> _Stored data entries_:
-- Opening Marker --
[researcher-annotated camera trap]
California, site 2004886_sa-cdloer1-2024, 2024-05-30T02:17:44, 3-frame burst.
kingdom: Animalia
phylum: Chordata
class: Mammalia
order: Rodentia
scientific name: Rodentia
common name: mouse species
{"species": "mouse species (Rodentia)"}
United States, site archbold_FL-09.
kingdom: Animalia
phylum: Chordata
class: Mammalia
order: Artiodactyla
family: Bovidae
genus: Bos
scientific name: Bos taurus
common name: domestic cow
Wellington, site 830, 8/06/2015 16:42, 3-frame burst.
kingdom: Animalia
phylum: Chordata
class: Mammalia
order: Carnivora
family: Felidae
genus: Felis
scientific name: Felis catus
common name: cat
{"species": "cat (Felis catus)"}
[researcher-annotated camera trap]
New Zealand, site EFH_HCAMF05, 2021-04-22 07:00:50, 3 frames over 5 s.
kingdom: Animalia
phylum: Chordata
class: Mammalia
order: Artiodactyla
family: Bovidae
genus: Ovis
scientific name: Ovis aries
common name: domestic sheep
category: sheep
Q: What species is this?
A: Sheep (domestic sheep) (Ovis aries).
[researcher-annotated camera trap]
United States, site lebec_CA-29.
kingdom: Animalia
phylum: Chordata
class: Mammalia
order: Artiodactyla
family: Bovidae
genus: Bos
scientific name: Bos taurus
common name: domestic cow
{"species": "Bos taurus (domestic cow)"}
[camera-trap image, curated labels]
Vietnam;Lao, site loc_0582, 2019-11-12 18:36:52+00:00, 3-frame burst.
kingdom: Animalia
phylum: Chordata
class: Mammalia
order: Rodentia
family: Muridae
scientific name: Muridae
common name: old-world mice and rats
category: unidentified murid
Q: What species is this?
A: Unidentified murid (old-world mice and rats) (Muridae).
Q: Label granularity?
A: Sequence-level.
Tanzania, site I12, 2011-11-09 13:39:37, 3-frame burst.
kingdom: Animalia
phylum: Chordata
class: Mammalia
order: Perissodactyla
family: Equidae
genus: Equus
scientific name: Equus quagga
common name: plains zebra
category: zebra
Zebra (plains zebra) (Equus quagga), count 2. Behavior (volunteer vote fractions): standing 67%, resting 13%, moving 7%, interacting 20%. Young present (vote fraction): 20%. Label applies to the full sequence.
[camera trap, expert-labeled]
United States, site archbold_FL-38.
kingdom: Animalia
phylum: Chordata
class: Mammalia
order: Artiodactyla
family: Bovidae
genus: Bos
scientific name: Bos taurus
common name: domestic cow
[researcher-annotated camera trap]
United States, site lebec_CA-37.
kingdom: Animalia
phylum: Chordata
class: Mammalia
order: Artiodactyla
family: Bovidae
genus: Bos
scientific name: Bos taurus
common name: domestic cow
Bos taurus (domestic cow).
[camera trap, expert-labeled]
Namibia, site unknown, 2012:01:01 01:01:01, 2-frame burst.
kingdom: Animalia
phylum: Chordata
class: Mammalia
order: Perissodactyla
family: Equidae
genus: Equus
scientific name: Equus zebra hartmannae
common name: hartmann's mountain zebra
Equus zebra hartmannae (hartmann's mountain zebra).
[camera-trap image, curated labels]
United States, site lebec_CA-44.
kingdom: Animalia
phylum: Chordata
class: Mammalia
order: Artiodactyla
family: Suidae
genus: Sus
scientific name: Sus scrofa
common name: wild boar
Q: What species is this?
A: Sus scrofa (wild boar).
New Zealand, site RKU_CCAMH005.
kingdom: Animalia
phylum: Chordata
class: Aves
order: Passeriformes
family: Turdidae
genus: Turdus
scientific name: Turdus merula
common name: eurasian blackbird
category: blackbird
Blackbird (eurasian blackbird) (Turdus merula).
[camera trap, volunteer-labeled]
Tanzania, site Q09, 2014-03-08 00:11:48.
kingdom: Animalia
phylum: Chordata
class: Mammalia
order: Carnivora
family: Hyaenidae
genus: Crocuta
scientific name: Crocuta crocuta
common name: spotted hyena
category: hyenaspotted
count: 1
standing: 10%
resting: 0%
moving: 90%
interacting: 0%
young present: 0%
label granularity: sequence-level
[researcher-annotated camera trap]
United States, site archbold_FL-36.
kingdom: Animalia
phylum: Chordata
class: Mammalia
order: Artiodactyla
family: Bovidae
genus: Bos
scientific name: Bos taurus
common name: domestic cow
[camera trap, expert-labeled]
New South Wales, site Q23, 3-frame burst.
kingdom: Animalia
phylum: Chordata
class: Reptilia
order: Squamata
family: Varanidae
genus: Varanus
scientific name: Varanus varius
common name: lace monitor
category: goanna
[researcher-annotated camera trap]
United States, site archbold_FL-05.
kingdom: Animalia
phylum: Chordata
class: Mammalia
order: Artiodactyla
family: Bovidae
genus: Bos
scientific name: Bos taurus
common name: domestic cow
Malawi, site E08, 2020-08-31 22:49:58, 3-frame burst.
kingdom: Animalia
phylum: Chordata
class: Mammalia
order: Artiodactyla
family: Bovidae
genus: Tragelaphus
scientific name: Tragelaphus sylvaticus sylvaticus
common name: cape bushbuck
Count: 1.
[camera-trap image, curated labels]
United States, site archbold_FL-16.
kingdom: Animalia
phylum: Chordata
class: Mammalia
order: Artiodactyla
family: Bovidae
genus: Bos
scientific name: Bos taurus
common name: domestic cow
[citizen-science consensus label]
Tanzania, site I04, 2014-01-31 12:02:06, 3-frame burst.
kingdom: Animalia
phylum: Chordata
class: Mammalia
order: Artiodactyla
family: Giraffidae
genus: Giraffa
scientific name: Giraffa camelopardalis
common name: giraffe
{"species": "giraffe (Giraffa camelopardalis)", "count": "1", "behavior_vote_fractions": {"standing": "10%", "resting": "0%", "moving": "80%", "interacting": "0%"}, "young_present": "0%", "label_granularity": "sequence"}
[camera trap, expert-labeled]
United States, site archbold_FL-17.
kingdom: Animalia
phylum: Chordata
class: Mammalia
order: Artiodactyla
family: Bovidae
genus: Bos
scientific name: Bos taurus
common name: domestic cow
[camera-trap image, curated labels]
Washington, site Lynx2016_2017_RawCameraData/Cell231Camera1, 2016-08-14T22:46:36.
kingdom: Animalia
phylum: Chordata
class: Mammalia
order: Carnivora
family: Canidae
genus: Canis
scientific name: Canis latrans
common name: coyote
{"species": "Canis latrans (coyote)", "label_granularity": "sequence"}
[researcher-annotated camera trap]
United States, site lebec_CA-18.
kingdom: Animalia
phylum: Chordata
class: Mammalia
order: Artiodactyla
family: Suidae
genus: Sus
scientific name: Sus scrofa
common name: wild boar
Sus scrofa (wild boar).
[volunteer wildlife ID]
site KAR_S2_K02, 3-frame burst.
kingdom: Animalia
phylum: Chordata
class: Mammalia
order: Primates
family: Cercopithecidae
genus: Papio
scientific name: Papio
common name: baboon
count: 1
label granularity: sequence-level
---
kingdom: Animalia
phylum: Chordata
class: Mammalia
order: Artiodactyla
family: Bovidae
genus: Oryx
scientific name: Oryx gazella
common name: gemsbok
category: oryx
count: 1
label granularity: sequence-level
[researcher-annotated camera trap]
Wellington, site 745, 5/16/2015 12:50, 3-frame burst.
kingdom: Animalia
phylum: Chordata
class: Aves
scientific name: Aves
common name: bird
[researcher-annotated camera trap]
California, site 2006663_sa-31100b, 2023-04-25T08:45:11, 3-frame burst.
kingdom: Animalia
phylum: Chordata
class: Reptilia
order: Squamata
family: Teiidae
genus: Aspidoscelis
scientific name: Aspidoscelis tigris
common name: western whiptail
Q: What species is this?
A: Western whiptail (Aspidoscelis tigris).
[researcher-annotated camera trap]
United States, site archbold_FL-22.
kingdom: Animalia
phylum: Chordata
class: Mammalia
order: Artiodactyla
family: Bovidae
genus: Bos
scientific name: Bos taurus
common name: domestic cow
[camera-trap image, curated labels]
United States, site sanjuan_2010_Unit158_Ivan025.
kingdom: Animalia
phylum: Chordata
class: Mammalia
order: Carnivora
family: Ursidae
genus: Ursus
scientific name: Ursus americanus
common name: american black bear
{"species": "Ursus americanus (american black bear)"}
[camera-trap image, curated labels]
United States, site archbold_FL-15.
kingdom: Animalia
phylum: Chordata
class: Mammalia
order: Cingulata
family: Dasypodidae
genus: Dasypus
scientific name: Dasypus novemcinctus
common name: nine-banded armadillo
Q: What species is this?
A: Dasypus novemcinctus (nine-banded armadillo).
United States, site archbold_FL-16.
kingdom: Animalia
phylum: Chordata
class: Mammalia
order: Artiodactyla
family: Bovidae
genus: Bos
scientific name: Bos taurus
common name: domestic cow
-- Closing Marker --
Output, exactly and in full, the lines from the start of the entries above through the line that contains "Vietnam;Lao, site loc_0582, 2019-11-12".

[researcher-annotated camera trap]
California, site 2004886_sa-cdloer1-2024, 2024-05-30T02:17:44, 3-frame burst.
kingdom: Animalia
phylum: Chordata
class: Mammalia
order: Rodentia
scientific name: Rodentia
common name: mouse species
{"species": "mouse species (Rodentia)"}
United States, site archbold_FL-09.
kingdom: Animalia
phylum: Chordata
class: Mammalia
order: Artiodactyla
family: Bovidae
genus: Bos
scientific name: Bos taurus
common name: domestic cow
Wellington, site 830, 8/06/2015 16:42, 3-frame burst.
kingdom: Animalia
phylum: Chordata
class: Mammalia
order: Carnivora
family: Felidae
genus: Felis
scientific name: Felis catus
common name: cat
{"species": "cat (Felis catus)"}
[researcher-annotated camera trap]
New Zealand, site EFH_HCAMF05, 2021-04-22 07:00:50, 3 frames over 5 s.
kingdom: Animalia
phylum: Chordata
class: Mammalia
order: Artiodactyla
family: Bovidae
genus: Ovis
scientific name: Ovis aries
common name: domestic sheep
category: sheep
Q: What species is this?
A: Sheep (domestic sheep) (Ovis aries).
[researcher-annotated camera trap]
United States, site lebec_CA-29.
kingdom: Animalia
phylum: Chordata
class: Mammalia
order: Artiodactyla
family: Bovidae
genus: Bos
scientific name: Bos taurus
common name: domestic cow
{"species": "Bos taurus (domestic cow)"}
[camera-trap image, curated labels]
Vietnam;Lao, site loc_0582, 2019-11-12 18:36:52+00:00, 3-frame burst.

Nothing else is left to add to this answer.